旁边连连点头瞌睡的大汉被声音惊醒,突然站得笔直,斜眼一扫是段父,黑亮的脸上出现了一丝不悦,轻飘飘地说道:“原来是你段子明,又来走动关系了吗?今日苏管事吩咐,谢绝会客。”
段父一阵尴尬,笑脸赔笑道:“我今日准备了一份厚礼,一时忙忘了送来,趁现在清闲,才送来给各位。”
圆脸大汉眼敛低垂道:“苏管事说了,段家得罪了夜市守护者,他也无能为力,礼物之事还是免了,我若是你,要么去求郭管事放过,要么趁现在对方还未醒,离开夜市。”
段父脸色变了变,躇铸起来,不知如何是好,只听一阵马蹄声响起,一人骑着高白驹奔腾而来,在门庭前停下。
那人抬腿下马,见着微躬身的段父道:“呦!这不是段子明吗?迮么?又想找人保你。”
段父弱弱地道:“刘欣荣,好歹我们都是一个村出来的,也算是你长辈,别落井下石。”
刘欣荣红痣斑驳的脸上出现了讥讽之色道:“落井下石又迮样?段子亥没了地玄门的资源支持,停留在凝气初期八年之久,段家算什么玩意?”
段父脸色一阵红一阵白地道:“我段家还有段松。”
刘欣荣脸色微微一变道:“我不信他常在夜市,听说你段家有人保护,不知道是真是假?”
段父冷哼一声不回话,扭头往回走,刘欣荣眼神惊光一闪,突然出手向段父的后背抓来。
“住手”
随着一声惊喝,张伯出现在段父身后,抓住刘欣荣的手一甩,甩飞出了几丈远,砸在一棵水桶粗的大树之上,一个人影突然闪身接住了刘欣荣,落下树根处,目光中有了忌殚之色。
张伯道:“你们不用试探,想让老夫现身可以明说。”
散修联盟的门庭里,走出了一个仙风道骨的老头,脸色微变道:“原来真有高人保护段家,可夜市守护者被打之事,我散修联盟要一个说法。”
那接住刘欣荣的人也走了出来笑道:“我七绝门也想知道我们的很多弟子是不是死于阁下之手。”
张伯哈哈大笑道:“一个散修盟主,一个七绝门掌门,都是鸡鸣狗盗之辈,试探了这么久,现在想出手了吗?”

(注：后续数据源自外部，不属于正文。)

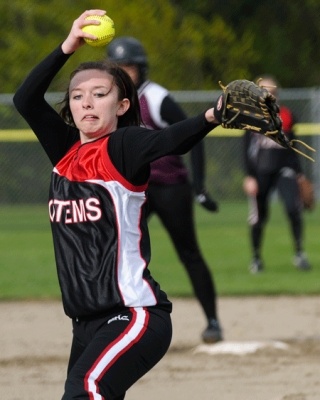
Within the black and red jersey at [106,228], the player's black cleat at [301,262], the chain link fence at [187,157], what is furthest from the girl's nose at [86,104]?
the chain link fence at [187,157]

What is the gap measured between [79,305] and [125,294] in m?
0.17

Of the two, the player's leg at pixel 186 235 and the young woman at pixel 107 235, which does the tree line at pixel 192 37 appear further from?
the young woman at pixel 107 235

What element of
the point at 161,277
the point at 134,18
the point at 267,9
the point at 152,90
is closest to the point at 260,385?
the point at 152,90

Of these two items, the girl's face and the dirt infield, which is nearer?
the girl's face

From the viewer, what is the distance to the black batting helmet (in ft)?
21.9

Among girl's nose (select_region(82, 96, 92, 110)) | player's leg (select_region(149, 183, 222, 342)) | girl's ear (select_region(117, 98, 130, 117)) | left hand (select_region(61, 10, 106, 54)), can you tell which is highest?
left hand (select_region(61, 10, 106, 54))

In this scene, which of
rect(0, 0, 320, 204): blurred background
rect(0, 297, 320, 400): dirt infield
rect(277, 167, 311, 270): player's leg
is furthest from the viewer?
rect(0, 0, 320, 204): blurred background

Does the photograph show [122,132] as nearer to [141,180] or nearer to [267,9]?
[141,180]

散修盟主嘴角一抽道:“原来你早知道是我们一直暗中盯着段子明。”
张伯不屑地道:“让郭光跃前去羞辱段家,也只有你夏飞雨才能做得出来。”
段小弛在暗中看着这一切,脸上疑惑之色浓郁,搞不明白张伯的身份,是保护人?还是另有所途?陈易强当初和父亲交好,最后为了段氏之迷暴露出来,他不知道父亲是否知晓陈易强的真实身份。
从树下走出来的人哈哈大笑道:“好一个散修盟主,我李成欢从不承认自己是好人,但你复飞雨,人前讲得最多的是仁义,如此君子真是可怕。”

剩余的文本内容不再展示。